Um povo inicia sua inevitável decadência quando começa a desrespeitar sua história. O mesmo acontece aos partidos políticos. Nesse final de semana, o PT deu um passo de Gúliver em direção a sua autodissolução, ao escolher Lindberg em detrimento de Benedita da Silva.
Para quem é de outro estado, historio. Diferentemente de outros lugares, o PT do Rio nasceu como um partido de classe média, ligado a questões ideológicas e ecológicas, com pouquíssima influência dos movimentos populares. Sua participação eleitoral era ridícula.
Só passou a ter chances de chegar ao poder quando a candidata foi aquela “negra, mulher, favelada”, Benedita da Silva. Foi assim que quase-quase a prefeitura do Rio caiu nas mãos do PT em 1992, quando Benedita foi ao segundo turno contra César Maia.
Arrastões (entre aspas), denúncias contra filhos de Benedita, e uma contagem de votos pra lá de suspeita (até hoje há quem jure que... bom, não posso levantar a bola do que não tenho como confirmar), tudo isso levou à vitória de César Maia.
Mas também deu início ao mito Benedita. Em seguida, ela foi eleita a primeira mulher negra senadora do país. Depois, a primeira mulher negra governadora do Estado do Rio de Janeiro.
Participei diretamente dessas campanhas. Como autor dos jingles de todas elas. E como coordenador de uma ou outra. Por isso, lamento profundamente quando o PT escolhe Lindberg e vira as costas a Benedita, numa proporção acachapante.
A história de vida de Benedita, que inclui violência sexual, dramas familiares, dificuldades financeiras e luta, muita luta por uma sobrevivência digna, enche de orgulho especialmente grande parte dos negros do estado e do Brasil, que a reconhecem como liderança na luta contra a discriminação e o preconceito.
Tudo isso o PT do Rio apaga, quando entra em cena o mocinho lindinho, que um dia diz uma coisa e no outro diz outra, recém-chegado ao PT, e com uma história à frente da prefeitura de Nova Iguaçu recheada de escândalos, que ainda não foram esclarecidos e já começaram a vir à tona.

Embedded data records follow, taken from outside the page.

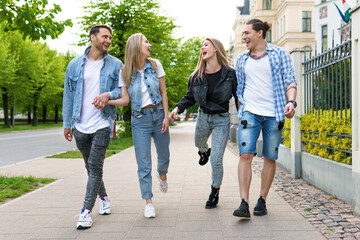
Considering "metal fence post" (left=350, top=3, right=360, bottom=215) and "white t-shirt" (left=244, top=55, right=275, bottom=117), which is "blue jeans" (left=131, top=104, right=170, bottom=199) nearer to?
"white t-shirt" (left=244, top=55, right=275, bottom=117)

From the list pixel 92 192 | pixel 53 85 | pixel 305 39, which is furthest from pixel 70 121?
pixel 53 85

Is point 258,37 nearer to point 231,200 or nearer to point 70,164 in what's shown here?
point 231,200

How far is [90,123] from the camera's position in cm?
409

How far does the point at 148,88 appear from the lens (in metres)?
4.27

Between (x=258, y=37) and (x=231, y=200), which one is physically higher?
(x=258, y=37)

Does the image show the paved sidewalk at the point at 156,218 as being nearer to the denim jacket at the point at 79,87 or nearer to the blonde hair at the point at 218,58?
the denim jacket at the point at 79,87

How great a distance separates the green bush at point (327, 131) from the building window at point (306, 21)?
31.7 meters

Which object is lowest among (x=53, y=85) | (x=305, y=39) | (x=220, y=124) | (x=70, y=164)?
(x=70, y=164)

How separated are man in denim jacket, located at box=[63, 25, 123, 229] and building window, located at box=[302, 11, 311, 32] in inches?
1376

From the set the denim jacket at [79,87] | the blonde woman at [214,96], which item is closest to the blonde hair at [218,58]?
the blonde woman at [214,96]

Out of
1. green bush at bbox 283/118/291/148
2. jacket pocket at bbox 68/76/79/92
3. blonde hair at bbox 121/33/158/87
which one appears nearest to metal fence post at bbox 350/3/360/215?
blonde hair at bbox 121/33/158/87

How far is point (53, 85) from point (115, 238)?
43720mm

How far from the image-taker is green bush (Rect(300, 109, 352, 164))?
5148 mm

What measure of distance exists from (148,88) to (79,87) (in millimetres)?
717
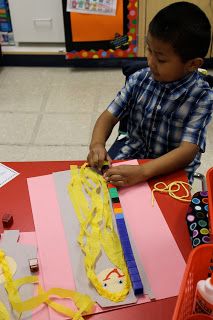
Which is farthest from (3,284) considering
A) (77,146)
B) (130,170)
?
Result: (77,146)

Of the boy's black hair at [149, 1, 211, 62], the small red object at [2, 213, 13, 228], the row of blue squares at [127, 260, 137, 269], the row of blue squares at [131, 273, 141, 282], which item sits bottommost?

Pior é que Benedita, como mulher do Partido, ainda vai acabar aceitando concorrer a uma vaga como deputada federal. E, por ironia, com o caminhão de votos que conseguir ainda vai eleger uma penca de outros que a traíram nas prévias. É o destino de Benedita no PT.
A menos que ela queira mais uma vez contrariar os prognósticos e se reinventar para surpresa de muitos. Entregar a Secretaria a Cabral, retirar-se do PT e se preparar para realizar o sonho de sua vida: ser prefeita do Rio de Janeiro. Alguém duvida que ela possa conseguir?